## Data for this task
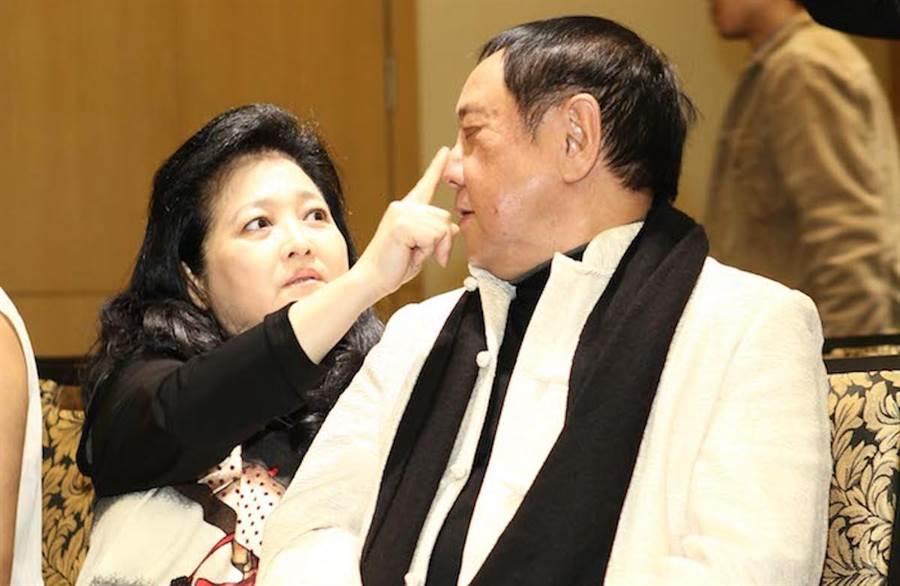 沛小嵐(右)對老公馬如龍(左)十分體貼,兩人結婚38年,一同照顧9個孩子。(資料照)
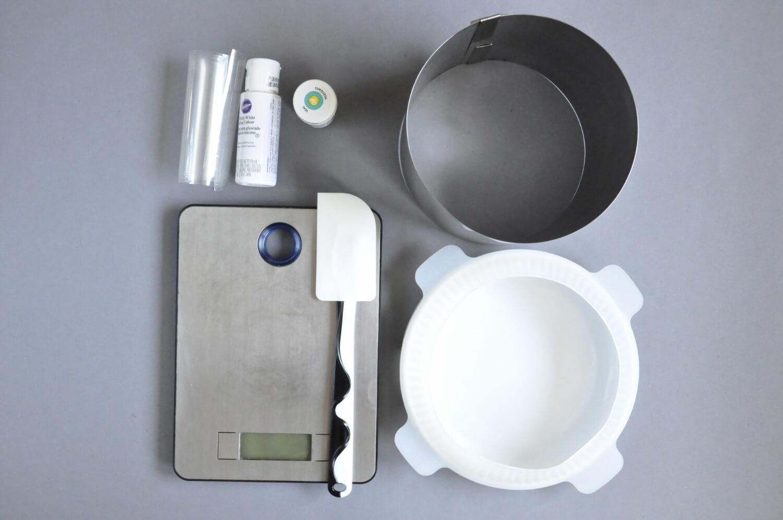porzeczkowo - czekoladowy torcik musowy, potrzebne narzędzia: rant cukierniczy, okrągła forma silikonowa, waga kuchenna, folia rantowa, barwniki spożywcze w żelu, szpatułka silikonowa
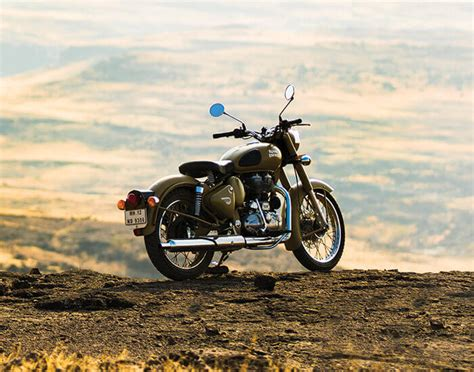 The royal enfield bullet 350 has been in service with the indian army and ever since its induction has been deployed in regions where 4 wheels cannot go easily. The 2021 Royal Enfield Motorcycle Lineup + Our Take On Each Model | webBikeWorld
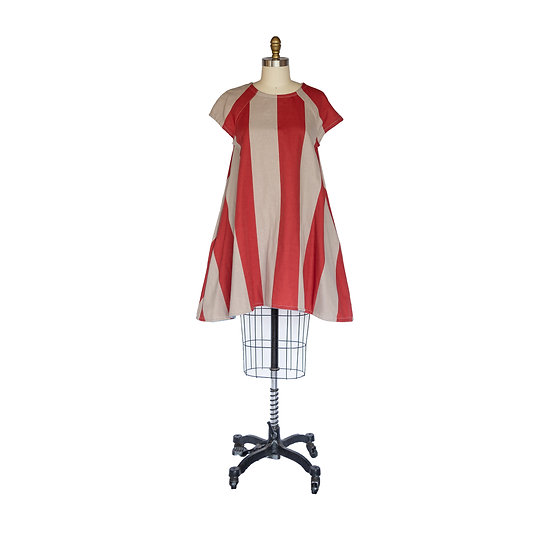 Tee Shirt Dress in Double Layered Cotton + Linen Circus Print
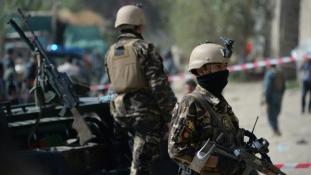 Robbantás, tűzharc Kabulban: Véget ért a nyugalom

## Work instruction
What is needed here is an exact copy of every record, with the pictures left out.

## Answer for the task
 沛小嵐(右)對老公馬如龍(左)十分體貼,兩人結婚38年,一同照顧9個孩子。(資料照)
porzeczkowo - czekoladowy torcik musowy, potrzebne narzędzia: rant cukierniczy, okrągła forma silikonowa, waga kuchenna, folia rantowa, barwniki spożywcze w żelu, szpatułka silikonowa
 The royal enfield bullet 350 has been in service with the indian army and ever since its induction has been deployed in regions where 4 wheels cannot go easily. The 2021 Royal Enfield Motorcycle Lineup + Our Take On Each Model | webBikeWorld
 Tee Shirt Dress in Double Layered Cotton + Linen Circus Print
 Robbantás, tűzharc Kabulban: Véget ért a nyugalom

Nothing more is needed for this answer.